***** Dataset rows

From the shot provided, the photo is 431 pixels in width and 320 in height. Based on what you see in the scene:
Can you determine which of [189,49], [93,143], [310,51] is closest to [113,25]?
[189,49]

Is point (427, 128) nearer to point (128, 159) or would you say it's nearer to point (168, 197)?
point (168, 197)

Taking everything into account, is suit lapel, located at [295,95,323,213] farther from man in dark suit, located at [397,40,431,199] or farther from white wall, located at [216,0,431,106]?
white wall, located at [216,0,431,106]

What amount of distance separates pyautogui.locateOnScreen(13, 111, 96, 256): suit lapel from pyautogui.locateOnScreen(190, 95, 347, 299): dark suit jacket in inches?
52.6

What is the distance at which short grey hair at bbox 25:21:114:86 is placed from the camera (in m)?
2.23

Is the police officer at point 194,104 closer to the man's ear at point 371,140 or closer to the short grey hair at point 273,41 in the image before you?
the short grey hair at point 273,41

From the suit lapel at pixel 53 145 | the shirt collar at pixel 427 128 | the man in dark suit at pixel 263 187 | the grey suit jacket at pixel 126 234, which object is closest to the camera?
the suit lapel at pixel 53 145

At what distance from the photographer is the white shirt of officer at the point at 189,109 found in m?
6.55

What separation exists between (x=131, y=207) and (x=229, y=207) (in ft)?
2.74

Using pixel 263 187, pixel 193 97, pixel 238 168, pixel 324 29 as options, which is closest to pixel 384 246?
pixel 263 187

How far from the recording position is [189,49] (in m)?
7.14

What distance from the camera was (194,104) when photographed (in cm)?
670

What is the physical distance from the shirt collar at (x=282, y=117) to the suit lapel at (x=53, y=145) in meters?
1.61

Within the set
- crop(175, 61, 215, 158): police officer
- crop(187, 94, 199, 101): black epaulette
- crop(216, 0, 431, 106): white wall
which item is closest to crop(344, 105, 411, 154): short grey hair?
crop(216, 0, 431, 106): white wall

**********

-- Required task --
Reproduce, word for word, the lines above from the one containing "Is the police" through the final line.

-- Problem solution --
Is the police officer at point 194,104 closer to the man's ear at point 371,140 or closer to the short grey hair at point 273,41 in the image before you?
the short grey hair at point 273,41

From the suit lapel at pixel 53 145 | the shirt collar at pixel 427 128 | the man in dark suit at pixel 263 187 | the grey suit jacket at pixel 126 234, which object is closest to the camera?
the suit lapel at pixel 53 145

At what distance from the photographer is the white shirt of officer at the point at 189,109 found in m?
6.55

What separation exists between (x=131, y=207) and (x=229, y=207) (in ft)?
2.74

Using pixel 263 187, pixel 193 97, pixel 238 168, pixel 324 29 as options, which is closest to pixel 384 246?
pixel 263 187

How far from the recording position is [189,49] (in m)?
7.14

What distance from the camera was (194,104) when photographed (in cm)?
670

What is the physical distance from the shirt collar at (x=282, y=117) to the suit lapel at (x=53, y=145) in meters?
1.61

Within the set
- crop(175, 61, 215, 158): police officer
- crop(187, 94, 199, 101): black epaulette
- crop(216, 0, 431, 106): white wall
which item is closest to crop(344, 105, 411, 154): short grey hair?
crop(216, 0, 431, 106): white wall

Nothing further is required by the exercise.